On Petition for Rehearing.
On the merits we see nothing to add to what we have already said except as to Horton's patent, 1,407,416, which we dismissed by saying merely that it added nothing to the others. In February, 1915, Sachs had completed drawings of the invention which later appeared in patent No. 1,292,081, and these he put in proof. They bear the date, were properly authenticated, and are unimpeachable as evidence. They antedate Horton's application, which was filed on March 24, 1915, though Sachs' model was completed later. Indeed, his drawing of December, 1914, would probably have been enough alone. Unless Sachs unreasonably delayed the prosecution of his application, this proof was enough. Automatic, etc., Co. v. Pneumatic Scale Corporation, 166 F. 288 (C.C.A. 1). That is a matter which must be pleaded by special notice (U.S. Code Tit. 35, § 69 [35 USCA § 69]), and the answers do not contain anything of the sort. It has not been argued before us, and, so far as we can see, it was not mooted at the trial. We decline to consider it.
However, we did not dispose of the question of costs.Three suits were before us; No. 1911, against the Hartford Electric Supply Company on patent 1,292,081, and patent 1,301,175; No. 1912, against the Service Electrical Supply Company, on patent, 1,292,081, and patent 1,294,176; No. 1913, against the Union Light Company on patent 1,292,081, and patent 1,294,176. Pending the suits the plaintiff filed disclaimers in the District Court as to certain claims in 1,301,175 and 1,292,081, but not as to 1,294,176. The plaintiff succeeded in the District Court in No. 1911 as to 1,301,175, but failed as to 1,292,081, and was awarded no costs. Both sides appealed, and we have affirmed the decree as to 1,301,175, and reversed it as to 1,292,081. By the weight of authority, the plaintiff should be allowed its costs in this court. Kahn v. Starrels, 136 F. 597 (C.C.A. 3); Johnson v. Foos Mfg. Co., 141 F. 73, 89 (C.C.A. 6); Excelsior, etc., Co. v. Williamson, etc., Co., 269 F. 614, 619 (C.C.A. 6); Bankers' Utilities Co. v. Pac. Bank, 22 F.2d 680 (C.C.A. 9); Excelsior, etc., Co. v. Meyer, 36 F.2d 447, 450 (C.C.A. 7). The Third Circuit decided to the contrary in Novelty Glass Co. v. Brookfield, 172 F. 221, but without notice of its earlier decision in Kahn v. Starrels, supra. The situation may be different, when the disclaimer is made of a claim first held invalid upon appeal. Liquid Carbonic Co. v. Gilchrist Co., 253 F. 54, 58, 59 (C.C.A. 7).

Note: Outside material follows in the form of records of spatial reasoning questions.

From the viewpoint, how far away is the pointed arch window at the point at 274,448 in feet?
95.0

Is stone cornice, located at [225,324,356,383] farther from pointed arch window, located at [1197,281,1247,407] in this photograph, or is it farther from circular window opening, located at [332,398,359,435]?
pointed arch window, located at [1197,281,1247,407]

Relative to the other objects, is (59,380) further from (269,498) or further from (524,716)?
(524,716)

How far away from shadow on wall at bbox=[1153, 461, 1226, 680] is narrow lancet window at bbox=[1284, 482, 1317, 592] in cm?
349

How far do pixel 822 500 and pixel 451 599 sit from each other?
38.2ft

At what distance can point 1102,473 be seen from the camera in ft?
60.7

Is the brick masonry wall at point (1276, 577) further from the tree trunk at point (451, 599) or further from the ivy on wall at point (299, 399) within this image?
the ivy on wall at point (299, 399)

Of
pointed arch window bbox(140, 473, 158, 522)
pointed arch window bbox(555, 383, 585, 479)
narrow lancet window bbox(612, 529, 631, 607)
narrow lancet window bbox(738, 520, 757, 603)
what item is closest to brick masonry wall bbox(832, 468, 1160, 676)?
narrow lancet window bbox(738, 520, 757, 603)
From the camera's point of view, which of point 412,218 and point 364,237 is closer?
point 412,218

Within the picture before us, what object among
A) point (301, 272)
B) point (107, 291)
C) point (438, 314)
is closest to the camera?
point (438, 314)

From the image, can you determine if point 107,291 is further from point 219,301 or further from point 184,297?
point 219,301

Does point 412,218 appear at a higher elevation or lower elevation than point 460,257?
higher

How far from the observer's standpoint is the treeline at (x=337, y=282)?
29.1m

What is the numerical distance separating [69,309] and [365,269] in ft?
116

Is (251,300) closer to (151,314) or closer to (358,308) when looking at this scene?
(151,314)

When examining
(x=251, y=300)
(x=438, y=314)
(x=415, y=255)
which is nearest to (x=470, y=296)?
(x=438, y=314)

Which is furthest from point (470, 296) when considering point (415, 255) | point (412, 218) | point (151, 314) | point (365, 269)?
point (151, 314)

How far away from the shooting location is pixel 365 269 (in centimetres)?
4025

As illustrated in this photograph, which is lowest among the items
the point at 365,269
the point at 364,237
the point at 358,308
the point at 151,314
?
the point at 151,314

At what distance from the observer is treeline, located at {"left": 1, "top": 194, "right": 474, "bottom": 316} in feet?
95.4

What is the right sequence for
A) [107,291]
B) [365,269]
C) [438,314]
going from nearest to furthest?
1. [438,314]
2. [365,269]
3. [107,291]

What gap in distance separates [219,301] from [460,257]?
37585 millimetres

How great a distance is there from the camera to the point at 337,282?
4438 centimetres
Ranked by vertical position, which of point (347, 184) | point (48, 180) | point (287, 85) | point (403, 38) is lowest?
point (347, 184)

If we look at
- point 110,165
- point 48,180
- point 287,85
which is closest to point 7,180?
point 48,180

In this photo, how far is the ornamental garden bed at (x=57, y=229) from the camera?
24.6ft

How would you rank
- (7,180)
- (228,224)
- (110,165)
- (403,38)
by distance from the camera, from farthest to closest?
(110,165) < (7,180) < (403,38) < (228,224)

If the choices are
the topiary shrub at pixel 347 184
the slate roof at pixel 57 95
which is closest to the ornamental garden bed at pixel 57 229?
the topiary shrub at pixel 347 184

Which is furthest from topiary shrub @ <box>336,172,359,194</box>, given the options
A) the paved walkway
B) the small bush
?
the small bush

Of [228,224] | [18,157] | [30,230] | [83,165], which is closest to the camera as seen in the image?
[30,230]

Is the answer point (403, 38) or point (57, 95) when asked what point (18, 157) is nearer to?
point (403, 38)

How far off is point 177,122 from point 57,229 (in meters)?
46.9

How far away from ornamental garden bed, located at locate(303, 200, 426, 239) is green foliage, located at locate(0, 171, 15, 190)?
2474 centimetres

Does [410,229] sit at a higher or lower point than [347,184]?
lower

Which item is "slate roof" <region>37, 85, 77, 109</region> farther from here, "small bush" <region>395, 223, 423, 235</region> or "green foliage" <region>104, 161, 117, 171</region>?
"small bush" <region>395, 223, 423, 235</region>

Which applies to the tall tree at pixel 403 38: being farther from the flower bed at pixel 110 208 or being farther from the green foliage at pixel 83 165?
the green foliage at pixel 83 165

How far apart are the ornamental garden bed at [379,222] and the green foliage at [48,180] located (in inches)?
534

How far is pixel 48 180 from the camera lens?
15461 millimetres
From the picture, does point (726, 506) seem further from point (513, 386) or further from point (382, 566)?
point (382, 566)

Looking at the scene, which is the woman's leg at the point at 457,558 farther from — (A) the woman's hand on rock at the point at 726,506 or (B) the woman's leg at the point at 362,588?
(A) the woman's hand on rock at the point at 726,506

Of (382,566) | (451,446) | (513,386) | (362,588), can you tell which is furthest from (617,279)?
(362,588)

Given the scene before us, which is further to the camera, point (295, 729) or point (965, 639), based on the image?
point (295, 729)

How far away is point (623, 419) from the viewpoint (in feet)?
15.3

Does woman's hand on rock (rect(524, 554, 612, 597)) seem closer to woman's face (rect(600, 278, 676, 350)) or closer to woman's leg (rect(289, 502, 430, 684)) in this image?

This seems to us in principle correct, because the plaintiff, having put itself in the District Court in a position to demand a decree upon both patents, was forced to prosecute its appeal as to patent 1,292,081, and defend the defendant's appeal as to patent 1,301,175, in order to secure and defend its rights. The claims in suit were free from invalidity after the disclaimer, though invalid when the suit was brought, because of the matter disclaimed. There is no reason why the mistake so corrected should any longer deprive it of re-imbursement for the necessary costs of maintaining its position; and the statute does not demand so much. We allow to it the costs in this court; it will take no costs in the District Court.
In No. 1912 the plaintiff succeeded on the appeal as to patent 1,292,081, but failed as to patent 1,294,176. There should therefore be no costs of this appeal. The defendant should have costs in the District Court; this because the plaintiff could not in any event have costs in that court as to patent 1,292,081, and because the defendant has succeeded as to patent 1,294,176.The plaintiff's success as to patent 1,292,081 should not offset the defendant's as to patent 1,294,176, in view of its commencement of the suit as to patent 1,292,081, at a time when strictly it was not entitled to sue upon that patent; the claims in suit being invalid without disclaimer.
The same disposition should be made of No. 1913.
Settle mandate in accordance with the foregoing.